■ Problem details: Write out the reflection on Jesus's view from the cross word for word, keeping every line, the title and the punctuation unchanged.

■ Given text:
#####

The View From the Cross

I remember talking once with a fellow actor about the challenge of performing the part of Jesus in a production. He said that preparing the character the first time changed his life forever. He came to see the world through much different eyes, and grew much deeper in his own relationship with Christ, as he learned to see things as Jesus saw them. I was thinking about that last night. I found myself wondering what it was like for Jesus to hang on a Roman cross and look out on His disciples, His family, and His countrymen. What did Jesus see from His unique vantage point on the cross?

Physically speaking, Jesus had a good view of the crowd that had gathered at Golgotha. They were a strange and unusual mix of people, a diverse crowd that, through Jesus’ eyes, wasn’t really a crowd at all, but rather a collection of individuals, each with their own background and viewpoint. Roman soldiers were rolling the dice just beneath Him, dividing His clothing among them. A group of women were weeping, mourning the death of the one that they had loved and followed. Jewish elders were hurling insults at Him, challenging Him to prove His claim to be the Christ: “He saved others, but he cannot save himself.” Jesus’ disciples were there, as was His mother. Just as in today’s church, there was a sea of spectators, the same fickle crowd that hailed Him as King of the Jews just a week before this dark day of Jesus’ death.

#####

■ Dataset extract:
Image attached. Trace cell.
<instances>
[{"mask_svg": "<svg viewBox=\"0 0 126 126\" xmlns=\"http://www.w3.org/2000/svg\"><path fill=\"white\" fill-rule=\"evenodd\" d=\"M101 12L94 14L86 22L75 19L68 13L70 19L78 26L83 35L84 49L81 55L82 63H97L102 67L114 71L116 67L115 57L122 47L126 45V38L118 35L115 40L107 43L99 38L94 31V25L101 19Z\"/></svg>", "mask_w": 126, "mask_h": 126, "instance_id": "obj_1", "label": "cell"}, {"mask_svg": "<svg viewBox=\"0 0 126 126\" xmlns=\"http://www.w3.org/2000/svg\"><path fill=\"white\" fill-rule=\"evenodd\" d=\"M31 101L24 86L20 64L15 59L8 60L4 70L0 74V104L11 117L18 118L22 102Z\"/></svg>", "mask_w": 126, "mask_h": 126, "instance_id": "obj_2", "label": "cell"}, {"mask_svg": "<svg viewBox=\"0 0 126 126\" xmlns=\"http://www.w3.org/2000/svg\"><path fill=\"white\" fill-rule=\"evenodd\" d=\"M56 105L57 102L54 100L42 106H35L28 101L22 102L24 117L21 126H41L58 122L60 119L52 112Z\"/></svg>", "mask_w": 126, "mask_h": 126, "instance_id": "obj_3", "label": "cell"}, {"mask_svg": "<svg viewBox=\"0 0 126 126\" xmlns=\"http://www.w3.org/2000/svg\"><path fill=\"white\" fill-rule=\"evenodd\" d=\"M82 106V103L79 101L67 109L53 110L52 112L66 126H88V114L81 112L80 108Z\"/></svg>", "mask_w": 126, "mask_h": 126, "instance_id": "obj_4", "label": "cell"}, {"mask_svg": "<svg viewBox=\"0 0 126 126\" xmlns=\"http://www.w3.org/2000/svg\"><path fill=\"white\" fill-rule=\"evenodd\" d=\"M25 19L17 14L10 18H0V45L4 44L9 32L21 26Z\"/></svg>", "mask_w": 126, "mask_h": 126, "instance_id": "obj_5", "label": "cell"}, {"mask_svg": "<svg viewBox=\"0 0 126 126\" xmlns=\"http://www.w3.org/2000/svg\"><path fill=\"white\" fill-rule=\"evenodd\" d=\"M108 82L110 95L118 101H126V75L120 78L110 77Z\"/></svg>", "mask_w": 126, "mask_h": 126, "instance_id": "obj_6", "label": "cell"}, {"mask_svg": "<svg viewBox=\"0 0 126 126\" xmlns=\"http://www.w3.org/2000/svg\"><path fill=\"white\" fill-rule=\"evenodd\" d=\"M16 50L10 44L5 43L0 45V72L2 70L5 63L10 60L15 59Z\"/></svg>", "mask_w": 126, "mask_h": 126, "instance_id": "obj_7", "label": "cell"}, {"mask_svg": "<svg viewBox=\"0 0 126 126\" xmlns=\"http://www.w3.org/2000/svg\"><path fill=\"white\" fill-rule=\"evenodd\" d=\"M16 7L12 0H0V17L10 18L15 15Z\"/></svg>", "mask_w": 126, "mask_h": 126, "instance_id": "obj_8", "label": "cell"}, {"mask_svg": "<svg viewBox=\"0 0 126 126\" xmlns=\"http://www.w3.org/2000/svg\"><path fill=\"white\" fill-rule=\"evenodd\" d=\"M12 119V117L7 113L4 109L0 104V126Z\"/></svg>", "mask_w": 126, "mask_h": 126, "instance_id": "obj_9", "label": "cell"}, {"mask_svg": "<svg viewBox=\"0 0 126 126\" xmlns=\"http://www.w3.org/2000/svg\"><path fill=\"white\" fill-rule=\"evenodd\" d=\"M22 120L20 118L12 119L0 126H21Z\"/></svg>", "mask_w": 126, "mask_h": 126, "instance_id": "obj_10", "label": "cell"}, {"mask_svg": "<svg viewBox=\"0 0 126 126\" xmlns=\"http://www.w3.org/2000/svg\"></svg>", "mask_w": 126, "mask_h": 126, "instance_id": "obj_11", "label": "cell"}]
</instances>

#####

■ Result of the task:
The View From the Cross

I remember talking once with a fellow actor about the challenge of performing the part of Jesus in a production. He said that preparing the character the first time changed his life forever. He came to see the world through much different eyes, and grew much deeper in his own relationship with Christ, as he learned to see things as Jesus saw them. I was thinking about that last night. I found myself wondering what it was like for Jesus to hang on a Roman cross and look out on His disciples, His family, and His countrymen. What did Jesus see from His unique vantage point on the cross?

Physically speaking, Jesus had a good view of the crowd that had gathered at Golgotha. They were a strange and unusual mix of people, a diverse crowd that, through Jesus’ eyes, wasn’t really a crowd at all, but rather a collection of individuals, each with their own background and viewpoint. Roman soldiers were rolling the dice just beneath Him, dividing His clothing among them. A group of women were weeping, mourning the death of the one that they had loved and followed. Jewish elders were hurling insults at Him, challenging Him to prove His claim to be the Christ: “He saved others, but he cannot save himself.” Jesus’ disciples were there, as was His mother. Just as in today’s church, there was a sea of spectators, the same fickle crowd that hailed Him as King of the Jews just a week before this dark day of Jesus’ death.